- **Exercise text**
Siliguri, Dec. 9: The death of a doctor at the North Bengal Medical College and Hospital on Tuesday night spurred the authorities to start the Intensive Coronary Care Unit yesterday evening, three years after it was shut down and a week ahead of the stipulated date of its re-opening.

The ICCU was scheduled to re-open on December 7, the NBMCH sources said, but it was postponed to the 15th of this month as some drugs and furniture were yet to arrive.

However, the atmosphere at the NBMCH grew tense yesterday after Mukul Mukhopadhyay's death. Members of the Junior Doctors’ Council (JDC) mounting pressure on the authorities to immediately start the ICCU. To mitigate the tension, the authorities decided to open it yesterday itself.

“The doctor suffered a cardiac arrest and was taken to the ICU which is not equipped to treat heart diseases. Had the ICCU been functioning, he would have got specialised care as facilities to treat heart patients are available there. His chances of survival might have been better,” said Sanjay Kumar Bhowmik, the secretary of the JDC’s NBMCH unit.

It’s sad it took Dr Mukhopadhyay's death to send the message to the NBMCH authorities, Bhowmik said.

“We had been agitating for the past three years to get the ICCU started but for some reason or the other the authorities kept delaying it. The death of Mukul Mukhopadhyay from cardiac arrest was an eye opener for the authorities,” said Prashanta Sarkar, the vice-president of the JDC’s state committee.

If a doctor at the NBMCH is deprived of specialised cardiac treatment then it is evident what is in store for poor patients who come to the NBMCH, Sarkar added.

Last month, too, the JDC members had threatened that they would go on an indefinite hunger strike if the specialist heart unit was not opened immediately.

The ICCU at the NBMCH — the sole referral hospital in north Bengal — was shut down three years ago because of lack of staff just three months after it opened.

The facility has six beds with two additional step-down beds (for recovering patients). Currently it has equipment like a cardiac monitor, a ventilator and a defibrillator.

- **Dataset**

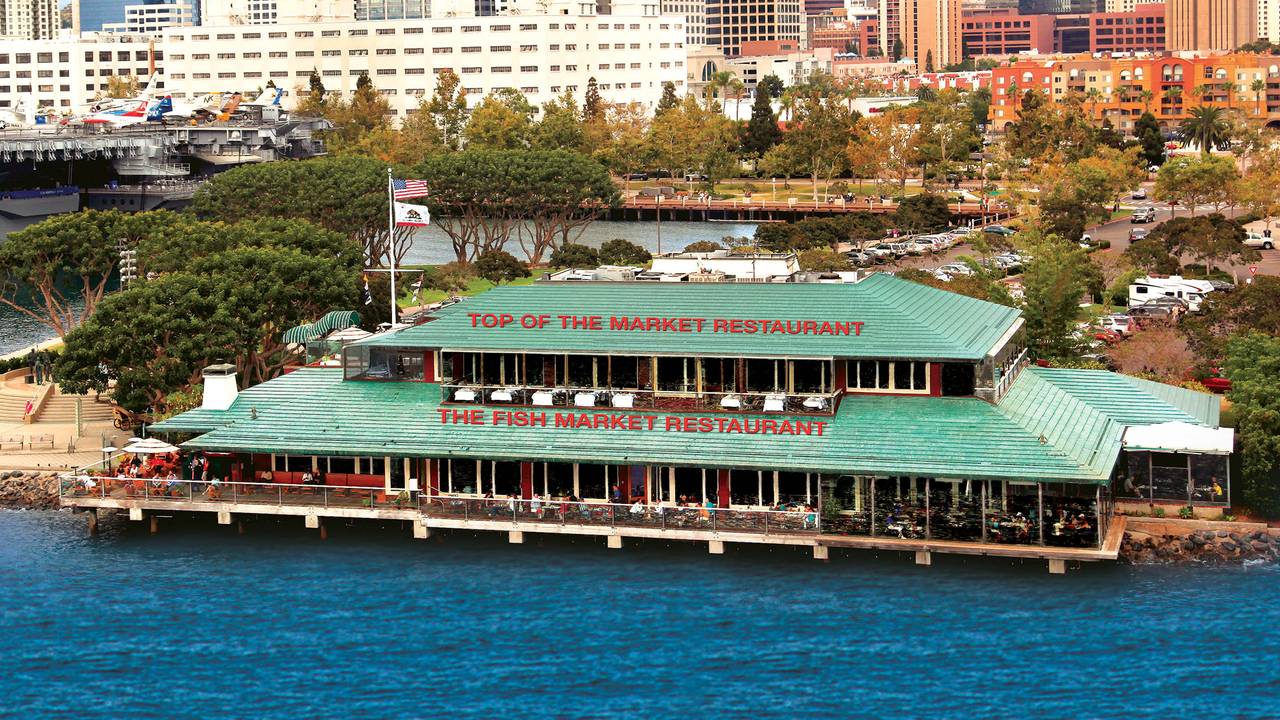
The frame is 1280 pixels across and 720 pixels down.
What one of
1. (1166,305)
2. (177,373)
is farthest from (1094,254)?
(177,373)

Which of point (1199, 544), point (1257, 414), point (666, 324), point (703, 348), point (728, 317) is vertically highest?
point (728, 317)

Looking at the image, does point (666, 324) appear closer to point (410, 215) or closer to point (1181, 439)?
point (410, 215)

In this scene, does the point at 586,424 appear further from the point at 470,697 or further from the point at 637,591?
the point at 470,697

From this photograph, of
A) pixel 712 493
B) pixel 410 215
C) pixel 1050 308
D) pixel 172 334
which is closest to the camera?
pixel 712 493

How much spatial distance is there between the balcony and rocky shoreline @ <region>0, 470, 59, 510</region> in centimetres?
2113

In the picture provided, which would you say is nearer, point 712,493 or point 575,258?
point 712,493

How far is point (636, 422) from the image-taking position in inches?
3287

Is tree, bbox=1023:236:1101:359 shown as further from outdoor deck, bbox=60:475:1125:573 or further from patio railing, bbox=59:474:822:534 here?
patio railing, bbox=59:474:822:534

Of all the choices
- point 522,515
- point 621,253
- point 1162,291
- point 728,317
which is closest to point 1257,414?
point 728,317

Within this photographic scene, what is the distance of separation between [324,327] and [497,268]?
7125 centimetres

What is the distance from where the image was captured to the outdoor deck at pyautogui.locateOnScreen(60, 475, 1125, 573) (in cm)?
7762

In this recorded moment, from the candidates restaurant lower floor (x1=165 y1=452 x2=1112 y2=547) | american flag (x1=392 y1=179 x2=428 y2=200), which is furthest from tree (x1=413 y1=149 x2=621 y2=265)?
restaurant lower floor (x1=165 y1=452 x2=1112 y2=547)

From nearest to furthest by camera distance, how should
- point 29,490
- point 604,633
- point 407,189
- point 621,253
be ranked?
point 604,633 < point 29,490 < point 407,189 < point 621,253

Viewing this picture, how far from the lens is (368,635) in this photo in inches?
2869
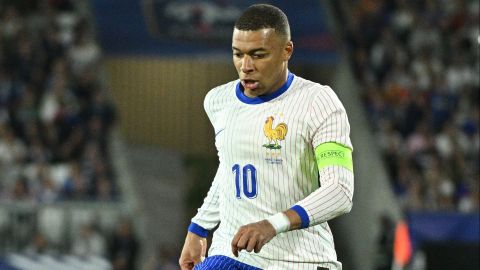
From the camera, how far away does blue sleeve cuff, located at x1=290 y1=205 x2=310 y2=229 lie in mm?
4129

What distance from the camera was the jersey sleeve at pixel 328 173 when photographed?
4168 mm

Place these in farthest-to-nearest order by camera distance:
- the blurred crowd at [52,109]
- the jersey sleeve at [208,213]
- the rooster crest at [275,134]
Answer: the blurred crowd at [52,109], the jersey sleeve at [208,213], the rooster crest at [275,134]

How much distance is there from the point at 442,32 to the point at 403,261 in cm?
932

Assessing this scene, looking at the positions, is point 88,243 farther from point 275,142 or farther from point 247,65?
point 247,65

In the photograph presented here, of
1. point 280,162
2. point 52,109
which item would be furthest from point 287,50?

- **Using the information**
1. Sum up the ICCU report in two sentences.
2. Repeat the ICCU report from "The facility has" up to and including "and a defibrillator.".
3. Answer these questions from the ICCU report:
(a) On what date was the ICCU originally scheduled to re-open?
(b) Why was the ICCU shut down three years ago?
(c) How many beds does the facility have, not counting the step-down beds?

- **Task-by-task outputs**
1. The death of a doctor at the North Bengal Medical College and Hospital on Tuesday night led the authorities to start its Intensive Coronary Care Unit, three years after it was shut down for lack of staff and a week ahead of its set re-opening date. Members of the Junior Doctors' Council, who had been agitating for the unit for three years, said the doctor, Mukul Mukhopadhyay, might have had a better chance of survival had the ICCU been functioning.

2.
The facility has six beds with two additional step-down beds (for recovering patients). Currently it has equipment like a cardiac monitor, a ventilator and a defibrillator.

3.
(a) December 7.
(b) Because of lack of staff.
(c) Six.